Prada takes on Beijing with a star-studded repeat show

Prada takes on Beijing with a star-studded repeat show

BEIJING – All stars aligned for Prada.

Echoing the original Milan shows featuring celebrities such as Hunter Schafer and Kyle MacLachlan, the Beijing rehearsal of Prada’s men’s and women’s fall 2022 collections surprised some of China’s hottest movie stars. ‘industry.

A total of nine well-known Chinese actors and actresses took part in the show. Liao Fan, winner of the Silver Bear for Best Actor at the 64th Berlin International Film Festival; Kara Wai Ying Hong, three-time winner of the Hong Kong Film Award for Best Actress; Bai Yufan and Rayzha Alimjan, stars of popular TV series Mining Town; Guo Keyu, the actress-turned-reality TV star; Huang Jue, an art house favorite; and Huang Miyi, actress of the popular TV drama The Bad Kids; and Prada ambassadors Chun Xia and Li Yifeng added star power to the runway.

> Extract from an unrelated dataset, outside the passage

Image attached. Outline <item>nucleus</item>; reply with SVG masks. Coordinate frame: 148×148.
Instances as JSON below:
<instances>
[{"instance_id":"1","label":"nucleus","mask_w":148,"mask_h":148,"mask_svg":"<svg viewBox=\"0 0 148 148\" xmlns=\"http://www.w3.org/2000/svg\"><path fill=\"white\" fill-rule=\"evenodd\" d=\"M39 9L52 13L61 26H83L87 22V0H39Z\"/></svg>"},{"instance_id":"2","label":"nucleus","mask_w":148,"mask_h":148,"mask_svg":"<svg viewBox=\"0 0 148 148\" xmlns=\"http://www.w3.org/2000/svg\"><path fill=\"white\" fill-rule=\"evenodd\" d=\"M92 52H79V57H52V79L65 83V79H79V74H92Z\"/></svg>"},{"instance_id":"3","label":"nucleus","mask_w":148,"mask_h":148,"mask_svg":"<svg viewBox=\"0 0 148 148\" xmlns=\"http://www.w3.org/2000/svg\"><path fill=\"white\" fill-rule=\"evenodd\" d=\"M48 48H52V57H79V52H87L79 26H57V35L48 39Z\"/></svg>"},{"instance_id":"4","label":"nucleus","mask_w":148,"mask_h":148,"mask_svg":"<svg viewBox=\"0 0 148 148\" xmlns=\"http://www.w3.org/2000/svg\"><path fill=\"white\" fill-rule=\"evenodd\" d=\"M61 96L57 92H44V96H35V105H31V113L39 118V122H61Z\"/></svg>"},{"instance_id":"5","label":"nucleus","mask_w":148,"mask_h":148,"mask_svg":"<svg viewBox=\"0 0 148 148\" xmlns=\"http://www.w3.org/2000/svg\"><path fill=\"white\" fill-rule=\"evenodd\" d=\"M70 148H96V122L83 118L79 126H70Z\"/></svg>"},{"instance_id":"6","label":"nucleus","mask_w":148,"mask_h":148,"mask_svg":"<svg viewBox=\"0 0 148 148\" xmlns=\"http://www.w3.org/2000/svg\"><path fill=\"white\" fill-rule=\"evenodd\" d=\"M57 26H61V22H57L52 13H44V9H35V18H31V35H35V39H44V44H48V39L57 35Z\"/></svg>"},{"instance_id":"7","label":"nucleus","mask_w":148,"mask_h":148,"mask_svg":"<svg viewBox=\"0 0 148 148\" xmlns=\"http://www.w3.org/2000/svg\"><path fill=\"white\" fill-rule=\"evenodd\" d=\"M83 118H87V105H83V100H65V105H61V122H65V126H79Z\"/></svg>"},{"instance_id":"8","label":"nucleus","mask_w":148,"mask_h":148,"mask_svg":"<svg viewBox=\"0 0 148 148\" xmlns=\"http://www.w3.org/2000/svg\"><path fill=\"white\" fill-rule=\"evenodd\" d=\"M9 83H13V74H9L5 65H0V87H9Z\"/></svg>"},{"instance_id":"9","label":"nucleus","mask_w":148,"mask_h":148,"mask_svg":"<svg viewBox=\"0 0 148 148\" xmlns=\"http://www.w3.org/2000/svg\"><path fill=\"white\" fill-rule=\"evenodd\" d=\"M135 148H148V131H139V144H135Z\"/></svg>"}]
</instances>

Supermodels Du Juan, Ju Xiaowen and Cici Xiang, male supermodels Jin Dachuan and Zhao Lei also paraded.

Over 400 guests, including Prada Ambassador Cai Xukun, director Jia Zhangke, artist Cao Fei and architect Yung Ho Chang, attended the event. The show took place at Prince Jun’s Mansion, a royal compound that was once the residence of Prince Jun in the Qing Dynasty.

The reconstructed show featured 51 looks with slightly tweaked styling and a few added pieces. The event was streamed live on social media platforms Weibo, Douyin and Tencent Video, garnering over 92.7 million views.

Prada worked with AMO to transform the space. Geometric lighting systems and industrial non-slip metal floors add a modern touch to the old red-brick palace and its rear garden.

Prince Jun Mansion.

Courtesy

In the eyes of Yihan “Chace” Zhu, the frontman and DJ of popular alternative rock band Mandarin, elements of juxtaposition from the Depeche Mode soundtrack transformed the space yet again. “The electronic elements go with the angular edges found in clothing,” he told WWD after the show.

“The music and much of the design reminds me of the works of Robert Longo and the Pictures Generation as a whole, the vibe is pure New York in the 80s,” said Philip Tinari, director of the UCCA Center for Contemporary Art. .

For Mia Kong, the Shanghai-based influencer and stylist, casting made the day. She was able to let out her inner fangirl when she saw Liao Fan marching down the runway. “The casting showed the intellectual side of the Chinese celebrity scene,” Kong said.

“The casting is unexpected but makes complete sense, it adds a new sense of fantasy to the clothes,” added Chinese designer Xander Zhou.

After the show, guests were ushered into the back garden, a Chinese-style villa full of gazebos and hallways built atop serene fish ponds. Bathed in Prada’s pink fluorescent lighting, they munched on Prada embossed ice cream and Peking rice rolls while enjoying the lush scenery. “I think this is the first industry gathering for many people in a long time,” Zhou said. “At times like this, we need a chance to come together in real life.”

Prada’s event in Beijing came at a time when the capital was still maintaining strict COVID-19 related regulations to stay in line with the “dynamic zero” policy. Bars and concert halls remain closed, while regular testing is needed for people to enter public places.

Prada has become the first luxury brand to hold a physical show in China this year. According to local industry insiders, Louis Vuitton may be the only other brand intending to produce a fashion show in the country this year.